:: WHAT THE TASK REQUIRES ::
Copy the stretch of the spending review passage from "That comes off" through "taken into account.", substituting "projected" for "pencilled in".

— begin EXCERPT TO READ —

Spending review: Home Office at risk of £500 million shortfall as Home Secretary on ‘resignation watch’
EMBARGO: Immediate Release
Unprotected departments could be hit with real-terms cuts worth nearly £5 billion by the end of the Parliament, with the Home Office at risk of a £490 million real-terms shortfall, House of Commons Library analysis commissioned by the Liberal Democrats has revealed. This analysis ahead of the Spending Review comes amid rumours Home Secretary Yvette Cooper is now on ‘resignation watch’.
The Library used the OBR’s assumptions from the Spring Statement about the overall real-terms cuts faced by unprotected Government departments to estimate the impact on different budgets. The analysis found that unprotected departments, which are the departments excluding NHS England, the core schools budget and defence, could see real-terms cuts worth nearly £5 billion in total by 2028/29.
That comes off annual real-terms cuts of 0.8% pencilled in by the OBR, effectively taking the budgets of these departments from around £216.5 billion in 2025-26, down to roughly £211.5 billion in 2028-29, once inflation is taken into account.

— end EXCERPT TO READ —
— begin STORED RECORDS —

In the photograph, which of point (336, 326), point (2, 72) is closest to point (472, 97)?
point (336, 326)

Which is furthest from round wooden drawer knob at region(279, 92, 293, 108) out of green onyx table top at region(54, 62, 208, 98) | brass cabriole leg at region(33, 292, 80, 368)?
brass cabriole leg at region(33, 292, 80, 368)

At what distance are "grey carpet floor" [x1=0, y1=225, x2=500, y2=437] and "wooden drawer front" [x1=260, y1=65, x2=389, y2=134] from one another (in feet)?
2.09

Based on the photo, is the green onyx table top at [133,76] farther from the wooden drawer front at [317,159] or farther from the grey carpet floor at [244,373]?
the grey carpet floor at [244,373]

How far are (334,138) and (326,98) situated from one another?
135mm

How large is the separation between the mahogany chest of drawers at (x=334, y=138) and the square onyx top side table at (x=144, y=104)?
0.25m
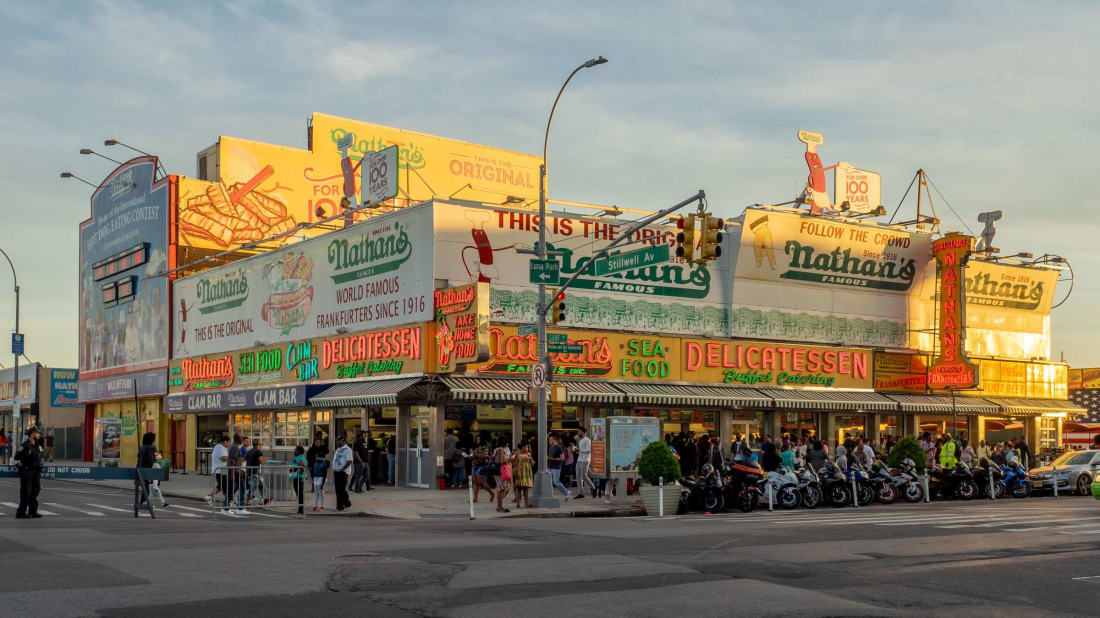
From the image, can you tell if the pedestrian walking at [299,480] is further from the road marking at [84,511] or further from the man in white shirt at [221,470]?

— end STORED RECORDS —

:: ANSWER TO THE TASK ::
That comes off annual real-terms cuts of 0.8% projected by the OBR, effectively taking the budgets of these departments from around £216.5 billion in 2025-26, down to roughly £211.5 billion in 2028-29, once inflation is taken into account.